Und ich denke so ist es im Bestfall auch mit den Korkplatten. Man sollte gucken das diese nicht zerbröseln, werden sie aber nicht sonst hätten sie keine CE-Zertifizierung und man sollte nachfragen ob sie ohne chemische Zusatzstoffe hergestellt werden, was zu vermuten ist wenn von Backkork die Rede ist.
Ich glaube nicht das Cellco das Rad neu erfunden hat. Die Portugiesen werden da weit mehr Erfahrung haben was den Baustoff Kork angeht.


Allerdings ist das Hochwasser wirklich ein Problem für sich, wenn abzusehen ist das es irgendwann wieder im EG Einzug hält würde ich auch von einer Dämmung absehen und mich beim dämmen auf die darüberliegenden Geschosse konzentrieren.

Beste Grüße,

Christoph Sonntag



Sicher...



kann man dämmen, aber im Hochwasserbereich eher mineralisch.

Im übrigen: Wer gewerblich Produkte verbaut, die er selbst herstellt, gilt in Sachen Produkthaftung als Hersteller, die Gewährleistungspflicht ist 30 Jahre. Das sollte sich ein Handwerker nicht antuen.

Grüße

Thomas





Wenn man sich über die Gewährleistung zu viel Gedanken macht, sollte man generell kein Handwerker werden.

Aber danke für den Hinweis, das mit den 30 Jahren war mir nicht bekannt. Werde aber trotzdem dann und wann selber mischen, da es teilweise im Lehmbau nicht anders praktikabel ist, zumindest nicht von der wirtschaftlichen, geschweige denn von der ökologischen Sichtweise.

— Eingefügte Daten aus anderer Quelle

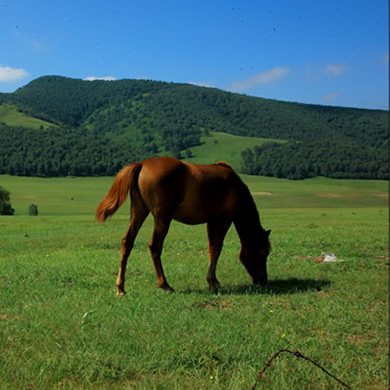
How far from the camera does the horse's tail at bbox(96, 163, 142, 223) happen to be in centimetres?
822

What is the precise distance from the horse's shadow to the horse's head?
8.9 inches

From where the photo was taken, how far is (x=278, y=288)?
8.93 metres

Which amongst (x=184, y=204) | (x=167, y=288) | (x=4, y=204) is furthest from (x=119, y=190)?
(x=4, y=204)

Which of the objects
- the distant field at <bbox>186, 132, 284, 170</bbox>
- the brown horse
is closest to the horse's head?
the brown horse

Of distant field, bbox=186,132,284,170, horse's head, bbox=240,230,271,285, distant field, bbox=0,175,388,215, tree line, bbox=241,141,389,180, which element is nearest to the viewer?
horse's head, bbox=240,230,271,285

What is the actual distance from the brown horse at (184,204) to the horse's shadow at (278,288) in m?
0.25

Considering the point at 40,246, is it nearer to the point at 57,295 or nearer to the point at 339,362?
Answer: the point at 57,295

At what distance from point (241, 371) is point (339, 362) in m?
1.20

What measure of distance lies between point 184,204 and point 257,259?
2.13 m

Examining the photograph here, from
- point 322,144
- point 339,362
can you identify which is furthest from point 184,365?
point 322,144

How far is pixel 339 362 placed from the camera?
4816 mm

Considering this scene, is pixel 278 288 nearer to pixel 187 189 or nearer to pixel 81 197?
pixel 187 189

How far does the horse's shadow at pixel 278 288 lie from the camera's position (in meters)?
8.48

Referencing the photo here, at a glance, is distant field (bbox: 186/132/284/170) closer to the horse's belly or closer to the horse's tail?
the horse's belly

Mich würde dein konkreter Vorschlag einer mineralischen Innendämmung im Hochwasserbereich interessieren. Ich hätte da spontan nichts auf Lager.

Danke.

Beste Grüße,

Christoph



Naja,



wenn man sich über die Gewährleistung zu wenig Gedanken macht, bleibt man nicht lange Handwerker. Was genau unterscheidet einen guten Handwerker von einem der inflationär auftretenden Facility Mangager (sprich Hausmeister im Allesselbermachenkönnenrausch)? Das tägliche Streben um optimale Qualität und Kundenzufriedenheit und (deswegen) eine wesentlich längere Verweildauer im Baugeschäft.

Mineralisch wären z.B. Kalksilicatplatten, Mineralschaumplatten, Foamglasplatten. Deren konkrete Verwendbarkeit natürlich am Objekt geprüft werden sollte. Vielleicht in Kombination mit einer Wandheizung.

Grüße

Thomas





Dem Unterschied zwischen Handwerker und Hausmeister stimme ich voll zu. Und nun gehts noch nen halben Tag handwerken...

Genug Büro für heute.

Ich wünsche allen Lesern einen schönen sonnigen Tag.



Optimales Material?



Alles was nass ist, dämmt nicht mehr...
Warum sollte Kork da besser sein? Besser als was?



Wenn...



der Korken aus der Flasche ist...

Wie alle organischen Materialien wird sich der nasse Kork etwas ausdehnen, und damit ist die Stabilität der Dämmung und des Putzes hinüber.

Möglicherweise wäre Heraklit eine vierte Dämmöglichkeit; ich könnte mir vorstellen, daß die Platten formstabil bleiben. Vielleicht hat damit schon 'mal jemand Hochwassererfahrungen machen "dürfen"?

Grüße

Thomas



Innendämmung mit Korkplatten



Hallo,ich hatte gefragt, ob jemand Erfahrung mit der Innendämmung mit Korkplatten hat. Bei den bisherigen Antworten hatte ich nicht den Eindruck (bis auf den guten Tipp von Christoph bzgl. Anleitung). Die letzte Äußerung von dir, Thomas, zeigt mir, dass du wohl noch nicht mit dem Material gearbeitet hast. Korken werden aus dem unbehandelten Naturmaterial geschnitten, die Korkplatten werden aus Granulat bei ca. 400 Grad gepresst und daher in ihrer Materialstruktur stark verändert. Ich mache gerade einen Test mit einer Platte in einem Wasserbecken und werde berichten.
Bitte also nur Erfahrungsberichte und hilfreiche Tipps!
Vielen Dank
Jan



Wenn...



Du die möglichen Antworten vorgibst, bekommst Du vielleicht nur das zu hören, was Dir passt. Ansonsten kann es passieren, daß jemand anders denkt als Du. Jedenfalls kannst Du bei einer öffentlichen Diskussion nicht vorschreiben, was geschrieben wird.

Wie solche Platten entstehen, ist kein Geheimnis. Daß organische Materialien bei Wasseraufnahme quellen, auch nicht. Das trifft im reduziertem Maße auch für thermisch behandelte Holz- und Korkprodukte zu. Selbst geringe Quellmaße können über die Fläche für Spannungen sorgen, mit dem beschriebenen Ergebnis. Dein "Experiment" wird da nichts Erhellendes zutage fördern.

Frag doch mal, ob Haacke ihre Platten (angeblich ja identisch) für Hochwasserexposition freigibt).